How robust is the council’s evidence base for parks policy?


By - Wednesday 14th December, 2016

A closer look at council policy toward Croydon’s green spaces


One of the issues that the Planning Inspector on the Local Plan, adopted by the full council on Monday 5th December, must face is the robustness of the evidence which the council has used to justify its policies and proposals.

One area of weakness appears to be in relation to parks and open spaces.

It uses an out of date open space assessment and outdoor recreation needs report from 2009, which identified over 50% of the borough’s residential areas as being deficient in access to all forms of open space.

The plan states that over a third of the borough is open space, which is unevenly distributed with some areas, mainly to the north, with degrees of deficiency in access to nature and/or open space. ‘The challenge for the Croydon Local Plan: Strategic Policies is to ensure access and quality of existing open space is improved whilst making the most of the natural resources and adapting to climate change’.

Few, if any, extra benefits appear to have been achieved so far

It could have provided a more up-to-date analysis if it had kept up its subscription to GiGL (Greenspace information for Greater London CIC: www.gigl.org.uk). GiGL has data for 2013 and 2014 that shows the amount of open space in each ward, and and the open space which is actually accessible. Top of the list are Heathfield, Coulsdon East and Selsdon & Ballards with between 55% to 62% of their land area being open space. Some wards like New Addington have about one third of their land as open space. Norbury has only 15.8%. At the bottom at between 2.3% to 4.8% are Addiscombe, Purley, and Broad Green.

When private open space is taken out from these figures then access to open space is much lower: Addiscombe has none, in Selhurst only 2.7% of land is accessible, Broad Green 3.4%, and Bensham Manor 3.8%.

GiGL’s statistics on the % of homes with a deficiency in access to nature show that 92% of households in Bensham Manor are in an area of deficiency, Broad Green 83%, Norbury 74%, West Thornton 68% and Waddon 59%

While Fairfield which covers the Town Centre has 22.9% open space, only 14.5% of the Ward is accessible open space. It has a projected population growth of nearly 11,000 people. Yet the developments there have very little accessible open space provision. When Labour supported  the original planning application for the proposed new Westfield centre in the lead up to the 2014 local elections, it said it wanted to see more benefits from the scheme. Few, if any, extra benefits appear to have been achieved so far. It needs a broader vision for the Centre and its role than simply endorsing it as a palace for consumerism. One such benefit could be two large green spaces along North End and Wellesley Rd, and a very wide green area where the walkway between the two.

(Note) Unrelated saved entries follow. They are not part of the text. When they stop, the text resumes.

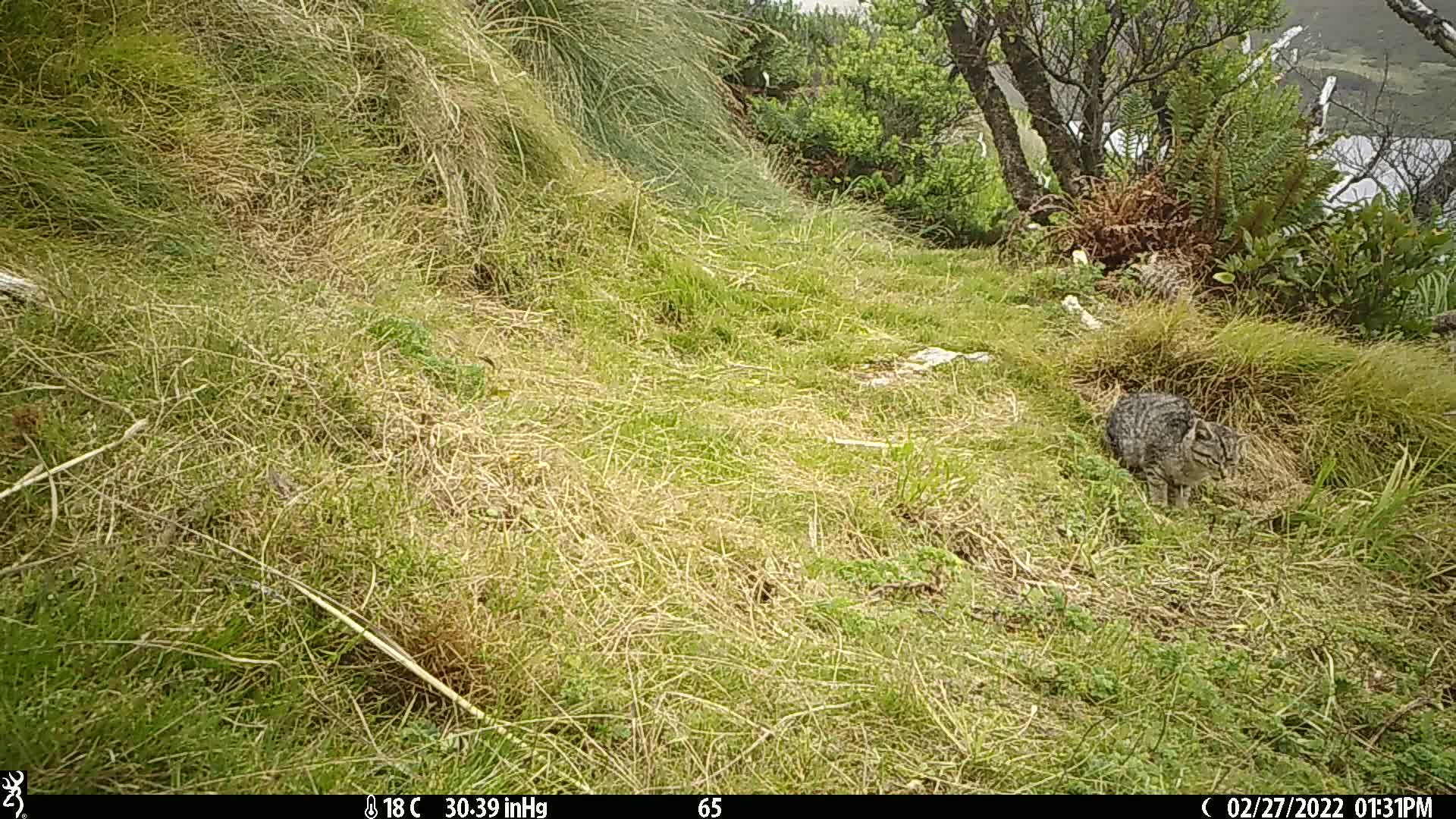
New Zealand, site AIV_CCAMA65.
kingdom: Animalia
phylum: Chordata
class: Mammalia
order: Carnivora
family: Felidae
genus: Felis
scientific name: Felis catus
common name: domestic cat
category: cat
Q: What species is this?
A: Cat (domestic cat) (Felis catus).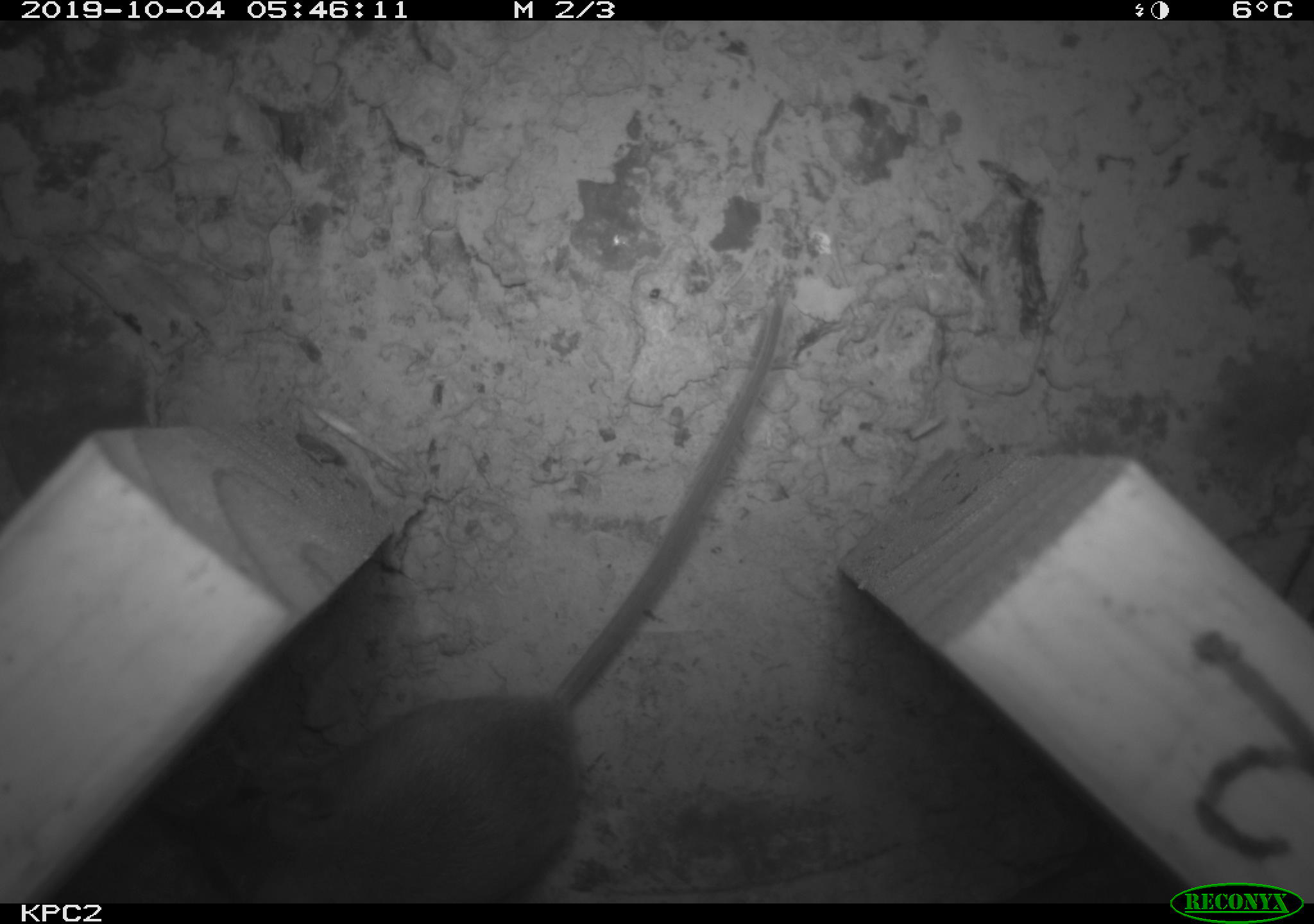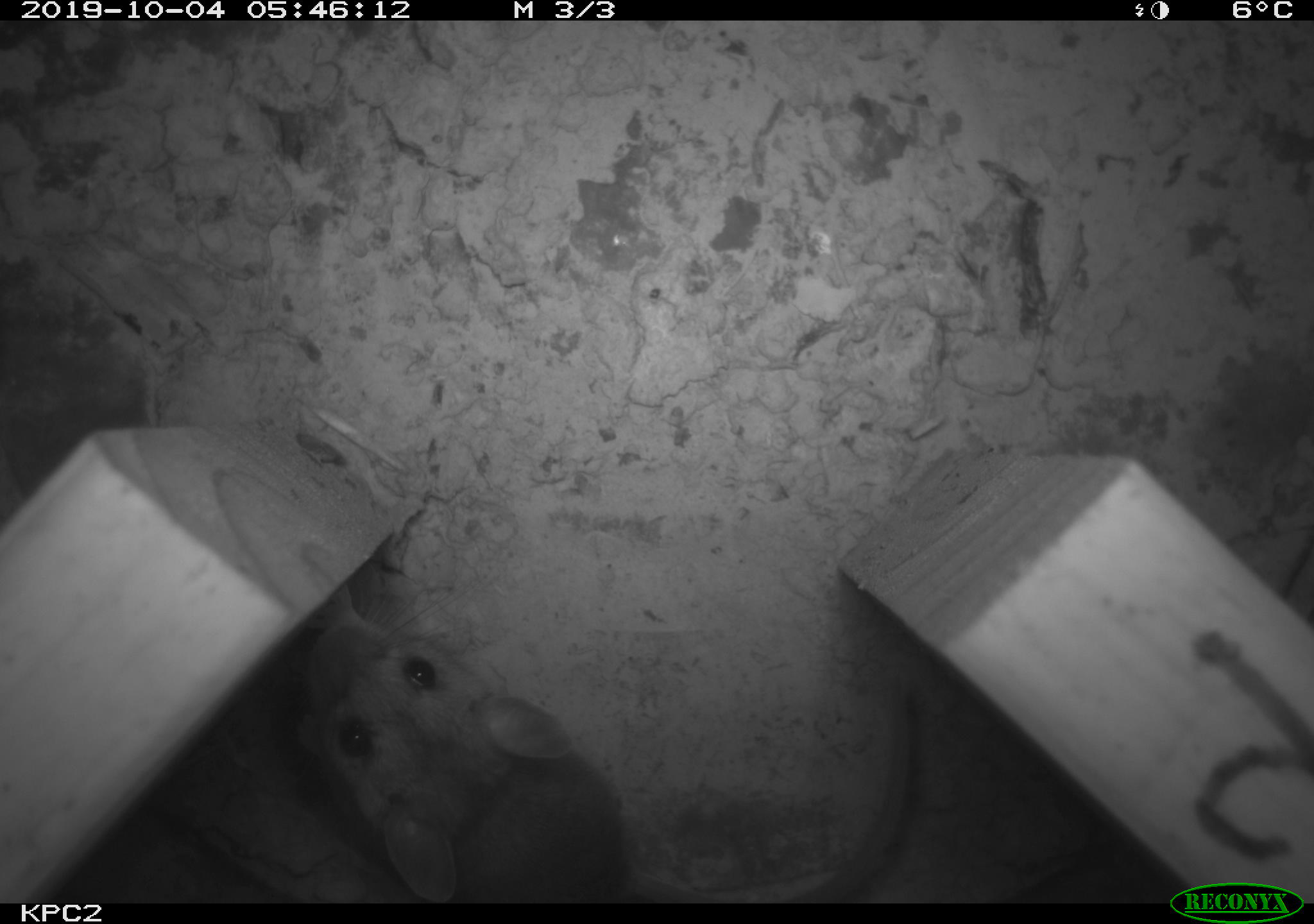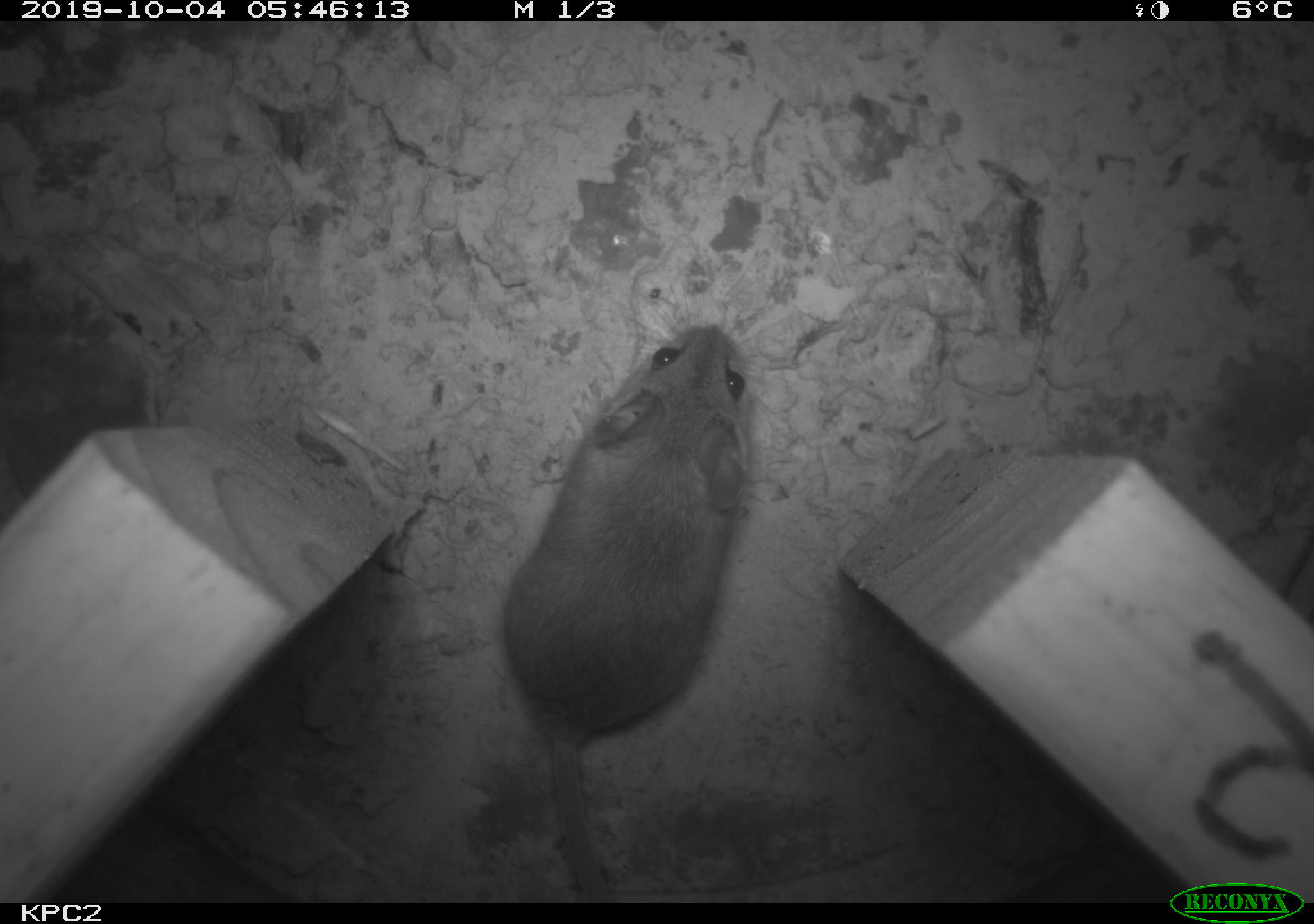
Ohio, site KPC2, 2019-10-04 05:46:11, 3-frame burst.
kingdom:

The Local Plan has very little to say about how it will achieve its aims

With Shirley only being 16% open space it puts the concerns there into a wider perspective than simply the easy jibes of ‘Nimbys’ and ‘Tory Front’. Protection of accessible open space in the South should be seen as vital for the growing population of the North and the Town Centre.

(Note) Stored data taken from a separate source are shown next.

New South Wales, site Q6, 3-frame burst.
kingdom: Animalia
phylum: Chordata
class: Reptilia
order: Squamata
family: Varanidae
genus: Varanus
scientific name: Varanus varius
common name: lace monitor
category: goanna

The Local Plan has very little to say about how it will achieve the provision of additional accessible open space in the north and town centre.

Sometimes ideas from the past can be useful in thinking about the future. In her article ‘Park Policy and Design of Public Parks in London, 1900-1945′ in the latest edition of The London Gardener, Jan Woudstra discusses the advocacy by Henry Vaughan Lanchester of a radial park system which ‘lead from the more densely populated areas out into the open country, thus encouraging a general exodus towards it, and they also adapt themselves to the gradual expansion of the city’. He also advocated that river systems be used to create walkways, nature reserves and recreation grounds.

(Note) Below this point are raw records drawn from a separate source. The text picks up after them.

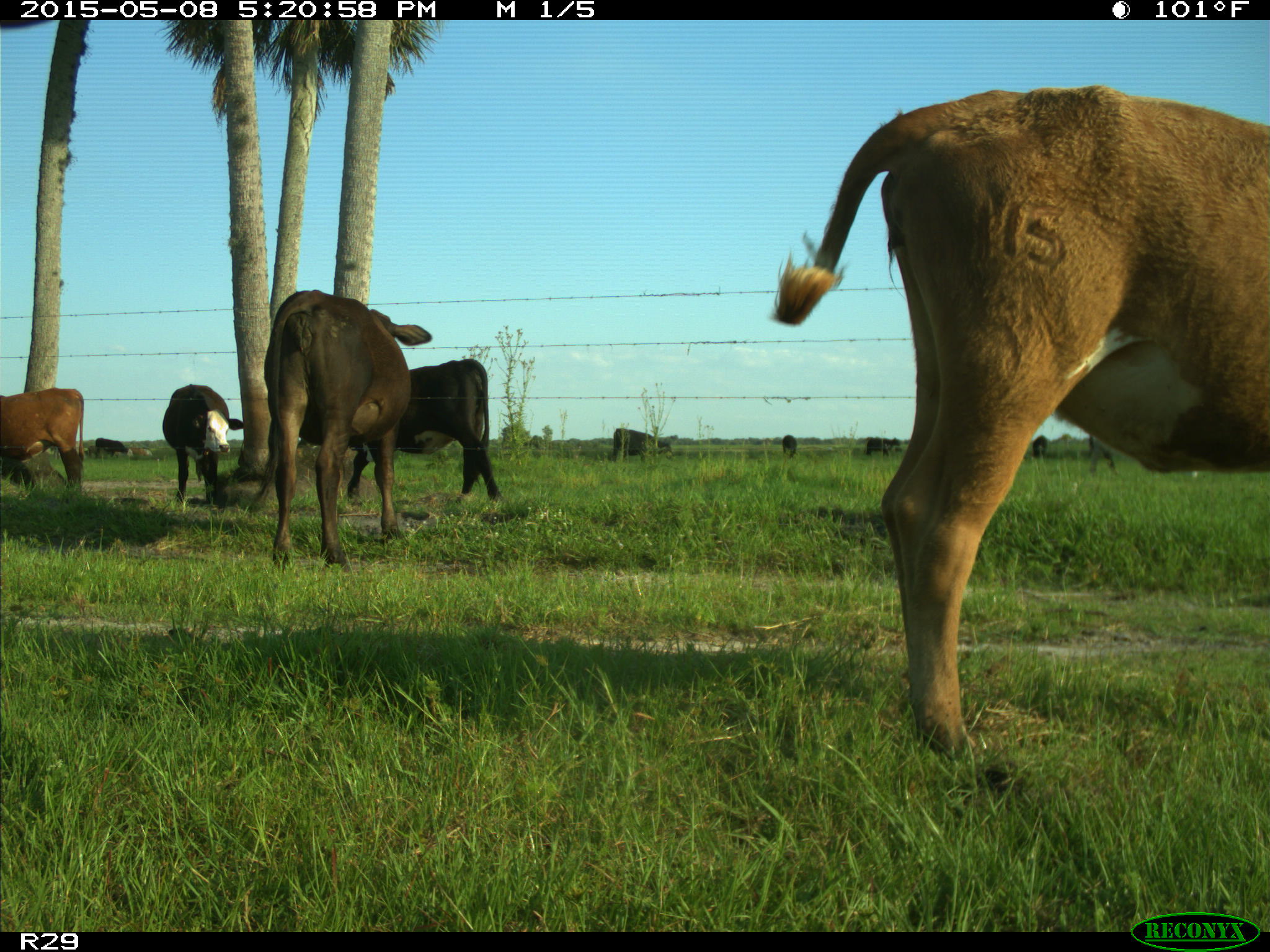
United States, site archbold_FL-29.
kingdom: Animalia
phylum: Chordata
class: Mammalia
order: Artiodactyla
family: Bovidae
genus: Bos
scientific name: Bos taurus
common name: domestic cow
Bos taurus (domestic cow).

There is a strong case for funding to be switched to the proposed Wandle Valley Regional Park

The National Playing Fields Association (founded in 1926)  advocated a minimum standard of 5 acres per 1,000 population, four for recreation and one for ‘quiet refreshment in pleasant spaces’.  The Greater London Plan 1944 proposed 4 acres, because Unwin’s 7 included play and recreational buildings.  GiGL is currently researching provision in relation to population numbers for some of its London Borough partners

The Lee Valley Park proposal was included in the Plan. Croydon has to make a financial contribution to this regional park. There is a strong case for that funding to be switched to contribute to the proposed Wandle Valley Regional Park. The extent of the role which the council is playing in this project through the Wandle Valley Regional Park Trust, which has recently published its strategy, is unclear.

It is to be hoped that the current inquiries by the House of Commons Communities and Local Government and Greater London Council Environment Committees into parks and open spaces will make recommendations that will be helpful for the future in Croydon.

Note

The statistics quoted are the copyright of GiGL with specific contractual permission given to Sean Creighton to use in this article, and only for that purpose. Any reader what looks at the statistics on the GiGL website and wants to use them will need to ask GiGL for permission.

Sean Creighton

Sean Creighton

A former employee of and freelance project worker with community and voluntary organisations, Sean is active with Croydon Assembly, and Love Norbury Residents Associations Planning & Transport Committee. He is Chair of the Norbury Community Land Trust. He is a historian of Croydon and South-West London, and of British black, , social action and labour movement history. He co-ordinates the Samuel Coleridge-Taylor and Croydon Radical History Networks. He runs blog sites covering Croydon, Norbury and history events, issues and and news. He runs a small scale publishing imprint - History & Social Action Publications. He gives talks on a range of history topics and leads history walks.